[Excerpts from a spatial dataset]
○ ○ ○ ○

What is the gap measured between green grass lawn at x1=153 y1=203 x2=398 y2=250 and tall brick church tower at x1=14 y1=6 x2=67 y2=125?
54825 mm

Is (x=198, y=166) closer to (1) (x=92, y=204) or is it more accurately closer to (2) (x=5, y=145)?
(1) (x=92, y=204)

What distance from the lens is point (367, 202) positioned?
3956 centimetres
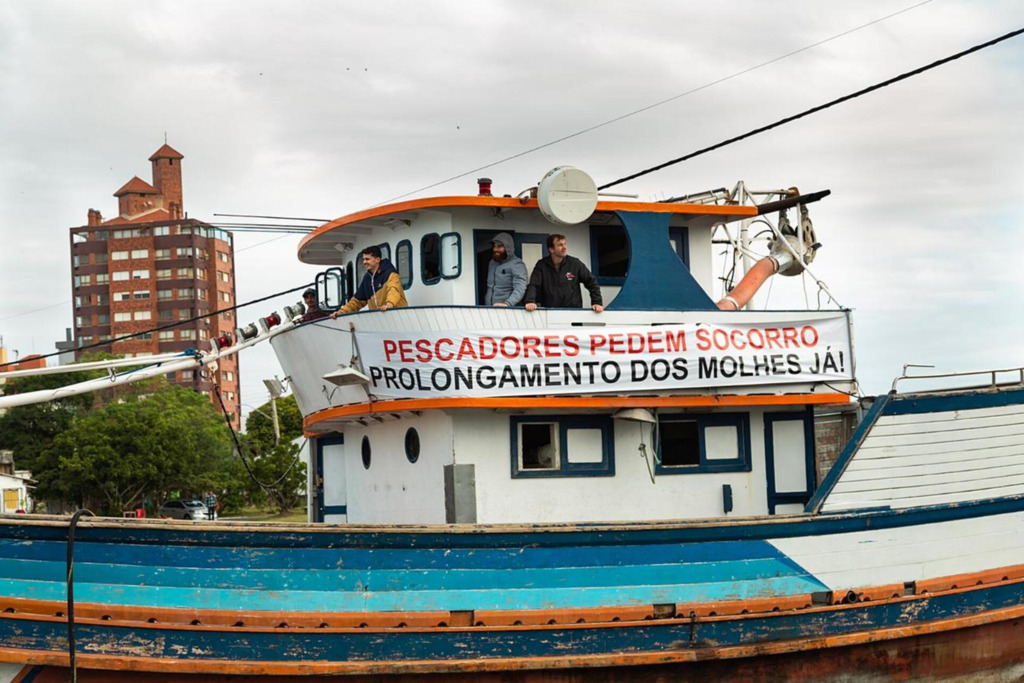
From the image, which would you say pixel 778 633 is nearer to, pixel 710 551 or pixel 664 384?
pixel 710 551

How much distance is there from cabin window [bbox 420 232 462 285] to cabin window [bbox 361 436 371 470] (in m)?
1.88

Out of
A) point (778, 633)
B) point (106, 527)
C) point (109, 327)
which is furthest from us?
point (109, 327)

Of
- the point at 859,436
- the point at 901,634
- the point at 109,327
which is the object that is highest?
the point at 109,327

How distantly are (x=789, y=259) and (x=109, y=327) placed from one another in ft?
300

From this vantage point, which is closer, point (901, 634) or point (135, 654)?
point (135, 654)

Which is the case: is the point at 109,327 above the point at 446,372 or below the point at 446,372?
above

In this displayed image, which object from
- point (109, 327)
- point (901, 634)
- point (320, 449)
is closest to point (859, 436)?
point (901, 634)

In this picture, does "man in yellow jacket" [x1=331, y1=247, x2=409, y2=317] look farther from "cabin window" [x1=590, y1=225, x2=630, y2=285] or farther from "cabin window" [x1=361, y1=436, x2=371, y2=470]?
"cabin window" [x1=590, y1=225, x2=630, y2=285]

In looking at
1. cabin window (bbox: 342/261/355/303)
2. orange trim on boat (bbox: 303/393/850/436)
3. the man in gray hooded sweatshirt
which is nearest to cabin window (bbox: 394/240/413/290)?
the man in gray hooded sweatshirt

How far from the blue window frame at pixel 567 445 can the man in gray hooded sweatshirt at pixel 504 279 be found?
3.91ft

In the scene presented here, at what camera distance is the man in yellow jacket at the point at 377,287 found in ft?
40.9

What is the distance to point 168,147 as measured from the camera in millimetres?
107000

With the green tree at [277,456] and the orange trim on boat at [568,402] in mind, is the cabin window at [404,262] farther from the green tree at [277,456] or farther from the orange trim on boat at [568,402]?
the green tree at [277,456]

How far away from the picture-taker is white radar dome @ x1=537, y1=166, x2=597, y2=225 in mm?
12117
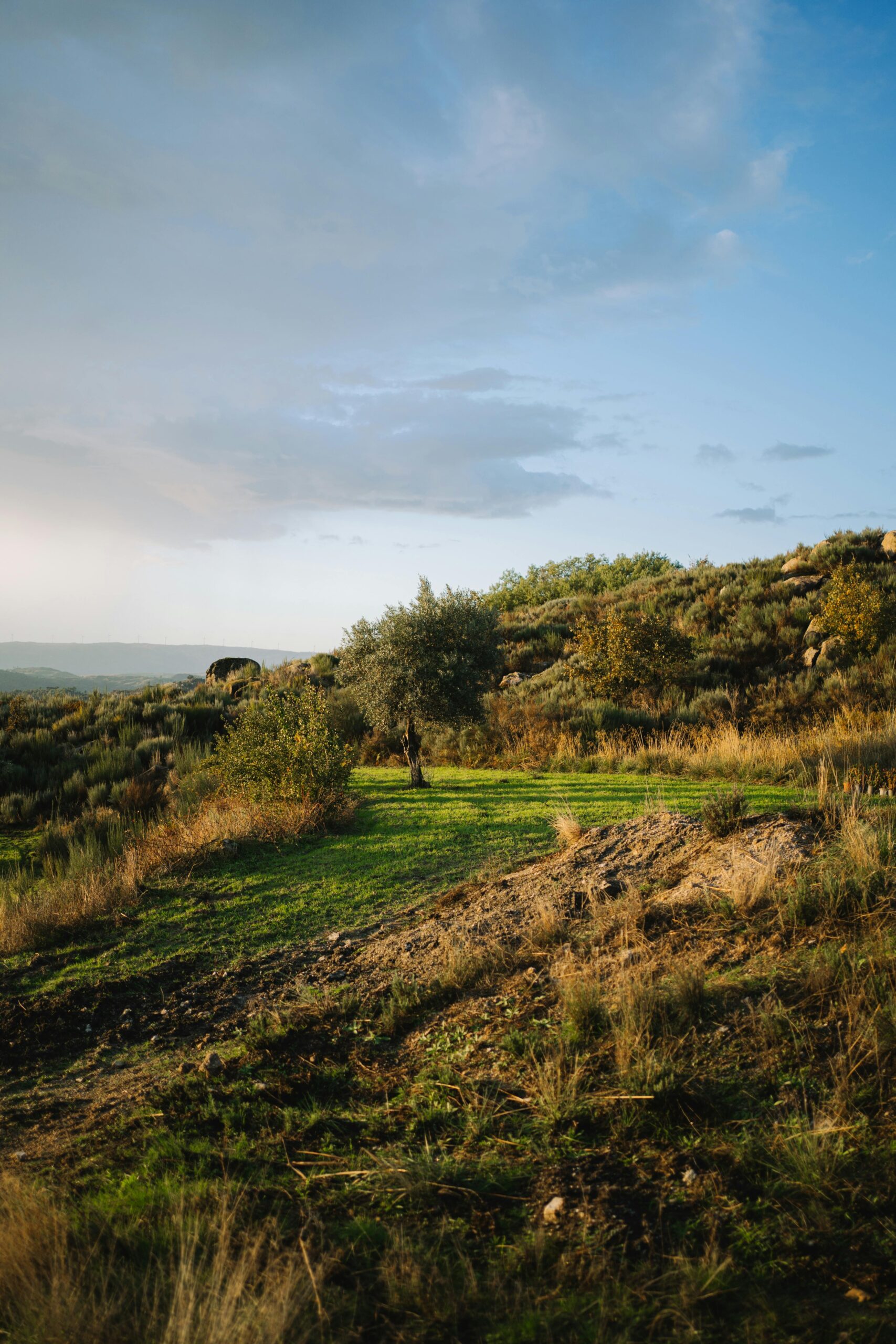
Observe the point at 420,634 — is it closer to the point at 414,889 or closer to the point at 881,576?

○ ○ ○ ○

**Short problem**
Rewrite all of the data above, replacing every occurrence of "orange trim on boat" with "orange stripe on hull" and leaving everything else unchanged. Omit the pictures from your version.

**Complete answer**
What is the gap measured between green grass lawn at x1=153 y1=203 x2=398 y2=250 and tall brick church tower at x1=14 y1=6 x2=67 y2=125?
54825 mm

Is (x=198, y=166) closer to (1) (x=92, y=204) or is it more accurately closer to (2) (x=5, y=145)?
(1) (x=92, y=204)

What distance from the lens is point (367, 202) positioned?
3956 centimetres
From the image, which would you say pixel 778 633 is nearer to, pixel 710 551 or pixel 664 384?
pixel 710 551

How much distance is there from cabin window [bbox 420 232 462 285] to cabin window [bbox 361 436 371 470] (in m)?
1.88

Out of
A) point (778, 633)
B) point (106, 527)
C) point (109, 327)
which is furthest from us?
point (109, 327)

Of
- the point at 859,436
- the point at 901,634
- the point at 109,327
which is the object that is highest?
the point at 109,327

How distantly are (x=789, y=259) and (x=109, y=327) placed from one another in ft?
300

From this vantage point, which is closer, point (901, 634) or point (135, 654)?
point (135, 654)

Which is the case: is the point at 109,327 above the point at 446,372 or below the point at 446,372?
above

In this displayed image, which object from
- point (109, 327)
- point (901, 634)
- point (320, 449)
is closest to point (859, 436)?
point (901, 634)

In this picture, does "man in yellow jacket" [x1=331, y1=247, x2=409, y2=317] look farther from "cabin window" [x1=590, y1=225, x2=630, y2=285] or farther from "cabin window" [x1=361, y1=436, x2=371, y2=470]?
"cabin window" [x1=590, y1=225, x2=630, y2=285]

In looking at
1. cabin window (bbox: 342/261/355/303)
2. orange stripe on hull (bbox: 303/393/850/436)
3. the man in gray hooded sweatshirt
which is nearest to cabin window (bbox: 394/240/413/290)?
the man in gray hooded sweatshirt

How far from the blue window frame at pixel 567 445 can the man in gray hooded sweatshirt at pixel 504 279 be found?
3.91ft

In the scene presented here, at what camera distance is the man in yellow jacket at the point at 377,287 found in ft?
40.9

What is the distance to point 168,147 as measured from the camera in millimetres?
107000

With the green tree at [277,456] and the orange stripe on hull at [568,402] in mind, is the cabin window at [404,262] farther from the green tree at [277,456] or farther from the orange stripe on hull at [568,402]?
the green tree at [277,456]

How far away from the picture-taker is white radar dome @ x1=537, y1=166, x2=597, y2=225 in mm?
12117
Observe the point at 420,634 — is it closer to the point at 414,889 or closer to the point at 881,576?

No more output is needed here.